EXERCISE DESCRIPTION
Whenever the word "Tanzania" appears in a line of the listing, copy that line.

EXERCISE MATERIALS Start Marker

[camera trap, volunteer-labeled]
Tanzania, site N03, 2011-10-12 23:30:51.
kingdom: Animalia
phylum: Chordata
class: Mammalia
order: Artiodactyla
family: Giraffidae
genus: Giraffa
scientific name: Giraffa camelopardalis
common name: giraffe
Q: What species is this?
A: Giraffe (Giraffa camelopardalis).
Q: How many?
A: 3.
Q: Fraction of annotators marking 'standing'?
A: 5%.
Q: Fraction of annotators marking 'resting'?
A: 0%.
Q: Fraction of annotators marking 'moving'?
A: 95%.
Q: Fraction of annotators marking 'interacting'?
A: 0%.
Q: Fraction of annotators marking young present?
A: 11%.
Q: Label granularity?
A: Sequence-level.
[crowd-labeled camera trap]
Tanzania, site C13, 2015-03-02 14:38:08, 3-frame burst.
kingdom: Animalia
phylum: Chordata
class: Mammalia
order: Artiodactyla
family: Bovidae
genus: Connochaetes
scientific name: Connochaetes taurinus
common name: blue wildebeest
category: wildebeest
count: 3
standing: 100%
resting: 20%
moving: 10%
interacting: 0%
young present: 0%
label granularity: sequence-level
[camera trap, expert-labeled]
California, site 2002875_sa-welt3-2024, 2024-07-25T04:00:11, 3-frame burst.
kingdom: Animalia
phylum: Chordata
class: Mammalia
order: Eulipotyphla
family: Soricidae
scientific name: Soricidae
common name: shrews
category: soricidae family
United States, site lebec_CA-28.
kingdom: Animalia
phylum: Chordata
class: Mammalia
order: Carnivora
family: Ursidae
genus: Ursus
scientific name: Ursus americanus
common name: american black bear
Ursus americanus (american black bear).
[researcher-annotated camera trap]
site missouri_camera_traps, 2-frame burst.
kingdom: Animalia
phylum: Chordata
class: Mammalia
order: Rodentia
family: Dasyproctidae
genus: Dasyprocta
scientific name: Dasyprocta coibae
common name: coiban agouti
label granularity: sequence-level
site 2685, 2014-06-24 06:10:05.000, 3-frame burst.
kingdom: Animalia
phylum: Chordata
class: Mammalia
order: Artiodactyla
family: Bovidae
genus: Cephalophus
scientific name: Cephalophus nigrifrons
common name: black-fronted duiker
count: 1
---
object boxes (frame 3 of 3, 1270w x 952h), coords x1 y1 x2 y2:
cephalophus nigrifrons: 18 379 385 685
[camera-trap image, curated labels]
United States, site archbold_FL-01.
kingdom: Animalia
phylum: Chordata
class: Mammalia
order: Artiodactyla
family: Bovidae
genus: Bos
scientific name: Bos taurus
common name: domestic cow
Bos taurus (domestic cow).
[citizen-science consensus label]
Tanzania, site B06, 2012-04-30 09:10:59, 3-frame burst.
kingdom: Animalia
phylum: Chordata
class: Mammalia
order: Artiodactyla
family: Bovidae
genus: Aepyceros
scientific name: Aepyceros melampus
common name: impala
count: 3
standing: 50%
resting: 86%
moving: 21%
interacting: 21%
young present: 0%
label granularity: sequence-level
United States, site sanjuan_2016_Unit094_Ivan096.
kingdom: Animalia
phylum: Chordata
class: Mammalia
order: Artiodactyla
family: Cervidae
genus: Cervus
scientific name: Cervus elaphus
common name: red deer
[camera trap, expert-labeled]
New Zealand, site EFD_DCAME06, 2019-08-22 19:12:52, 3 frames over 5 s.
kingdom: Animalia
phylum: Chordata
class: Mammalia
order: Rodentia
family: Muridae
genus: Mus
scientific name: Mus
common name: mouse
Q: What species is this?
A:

EXERCISE MATERIALS End Marker

RESPONSE
Tanzania, site N03, 2011-10-12 23:30:51.
Tanzania, site C13, 2015-03-02 14:38:08, 3-frame burst.
Tanzania, site B06, 2012-04-30 09:10:59, 3-frame burst.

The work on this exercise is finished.